Python爬虫采集框架——Scrapy初学入门

一、安装Scrapy依赖包

pip install Scrapy

二、创建Scrapy项目(tutorial)

scrapy startproject tutorial

项目目录包含以下内容

tutorial/
    scrapy.cfg            # deploy configuration file
    tutorial/             # project's Python module, you'll import your code from here
        __init__.py
        items.py          # project items definition file
        middlewares.py    # project middlewares file
        pipelines.py      # project pipelines file
        settings.py       # project settings file
        spiders/          # a directory where you'll later put your spiders
            __init__.py

三、tutorial/spiders目录下编写蜘蛛(quotes_spider.py)

1、蜘蛛(version1.0)

import scrapy
class QuotesSpider(scrapy.Spider):
    name = "quotes"
    def start_requests(self):
        urls = [
            'http://quotes.toscrape.com/page/1/',
            'http://quotes.toscrape.com/page/2/',
        ]
        for url in urls:
            yield scrapy.Request(url=url, callback=self.parse)
    def parse(self, response):
        page = response.url.split("/")[-2]
        filename = f'quotes-{page}.html'
        with open(filename, 'wb') as f:
            f.write(response.body)
        self.log(f'Saved file {filename}')

蜘蛛类QuotesSpider必须得继承scrapy.Spider,并定义以下属性和方法:

name:蜘蛛名称(它在一个项目中必须是唯一的)

start_requests():蜘蛛开始请求(方法返回的是请求的iterable)

请求:scrapy.Request(url=url, callback=self.parse)

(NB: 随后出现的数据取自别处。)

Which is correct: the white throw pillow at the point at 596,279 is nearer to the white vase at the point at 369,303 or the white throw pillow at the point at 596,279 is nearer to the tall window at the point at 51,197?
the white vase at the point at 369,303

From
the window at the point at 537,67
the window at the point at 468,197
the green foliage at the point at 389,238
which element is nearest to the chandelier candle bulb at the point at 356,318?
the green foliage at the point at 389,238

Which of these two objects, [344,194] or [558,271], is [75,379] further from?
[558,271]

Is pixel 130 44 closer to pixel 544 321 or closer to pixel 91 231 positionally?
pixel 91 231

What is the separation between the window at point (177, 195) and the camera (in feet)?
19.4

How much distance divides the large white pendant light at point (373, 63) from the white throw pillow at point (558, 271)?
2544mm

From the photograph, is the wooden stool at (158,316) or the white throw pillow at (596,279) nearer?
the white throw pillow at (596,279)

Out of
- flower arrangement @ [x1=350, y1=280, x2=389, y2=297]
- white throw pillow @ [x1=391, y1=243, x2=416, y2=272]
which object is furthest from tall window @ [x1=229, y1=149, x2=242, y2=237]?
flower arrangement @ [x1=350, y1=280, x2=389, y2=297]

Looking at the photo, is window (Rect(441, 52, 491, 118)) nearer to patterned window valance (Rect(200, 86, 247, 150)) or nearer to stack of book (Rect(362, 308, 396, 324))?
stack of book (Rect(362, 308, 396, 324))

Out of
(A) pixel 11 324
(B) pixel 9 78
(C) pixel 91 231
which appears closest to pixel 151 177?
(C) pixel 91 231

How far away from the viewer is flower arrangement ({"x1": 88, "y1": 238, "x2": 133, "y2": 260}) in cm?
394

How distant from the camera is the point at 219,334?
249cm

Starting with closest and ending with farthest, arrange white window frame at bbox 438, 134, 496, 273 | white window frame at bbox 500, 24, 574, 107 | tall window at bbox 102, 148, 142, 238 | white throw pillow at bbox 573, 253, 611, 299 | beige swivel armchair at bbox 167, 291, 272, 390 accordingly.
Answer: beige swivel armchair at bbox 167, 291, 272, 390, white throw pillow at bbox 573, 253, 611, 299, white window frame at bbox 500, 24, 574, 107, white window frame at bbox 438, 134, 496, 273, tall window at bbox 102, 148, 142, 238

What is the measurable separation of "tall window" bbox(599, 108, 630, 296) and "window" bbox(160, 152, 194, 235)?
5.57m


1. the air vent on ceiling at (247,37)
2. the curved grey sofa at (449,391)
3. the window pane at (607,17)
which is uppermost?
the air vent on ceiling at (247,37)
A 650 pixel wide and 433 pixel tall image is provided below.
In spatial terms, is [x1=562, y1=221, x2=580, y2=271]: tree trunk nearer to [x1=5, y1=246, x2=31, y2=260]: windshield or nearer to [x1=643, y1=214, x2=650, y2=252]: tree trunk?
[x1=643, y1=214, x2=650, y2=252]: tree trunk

parse():蜘蛛解析请求的响应(Response参数是响应的页面内容)

2、蜘蛛(version2.0)

import scrapy
class QuotesSpider(scrapy.Spider):
    name = "quotes"
    start_urls = [
        'http://quotes.toscrape.com/page/1/',
        'http://quotes.toscrape.com/page/2/',
    ]
    def parse(self, response):
        page = response.url.split("/")[-2]
        filename = f'quotes-{page}.html'
        with open(filename, 'wb') as f:
            f.write(response.body)

只需定义start_urls属性,不需重写start_requests() 方法,由默认的start_requests()方法根据start_urls属性开始请求也可。

3、蜘蛛(version3.0)

页面HTML代码:

“The world as we have created it is a process of our thinking. It cannot be changed without changing our thinking.” by Albert Einstein (about)

蜘蛛代码:

import scrapy
class QuotesSpider(scrapy.Spider):
    name = "quotes"
    start_urls = [
        'http://quotes.toscrape.com/page/1/',
        'http://quotes.toscrape.com/page/2/',
    ]
    def parse(self, response):
        for quote in response.css('div.quote'):
            yield {
                'text': quote.css('span.text::text').get(),
                'author': quote.css('small.author::text').get(),
                'tags': quote.css('div.tags a.tag::text').getall(),
            }

该蜘蛛将提取页面中的text、author和tags,并使用终端打印。

4、蜘蛛(version4.0)

下一页HTML代码:

蜘蛛代码:

import scrapy
class QuotesSpider(scrapy.Spider):
    name = "quotes"
    start_urls = [
        'http://quotes.toscrape.com/page/1/',
    ]
    def parse(self, response):
        for quote in response.css('div.quote'):
            yield {
                'text': quote.css('span.text::text').get(),
                'author': quote.css('small.author::text').get(),
                'tags': quote.css('div.tags a.tag::text').getall(),
            }
        next_page = response.css('li.next a::attr(href)').get()
        if next_page is not None:
            next_page = response.urljoin(next_page)
            yield scrapy.Request(next_page, callback=self.parse)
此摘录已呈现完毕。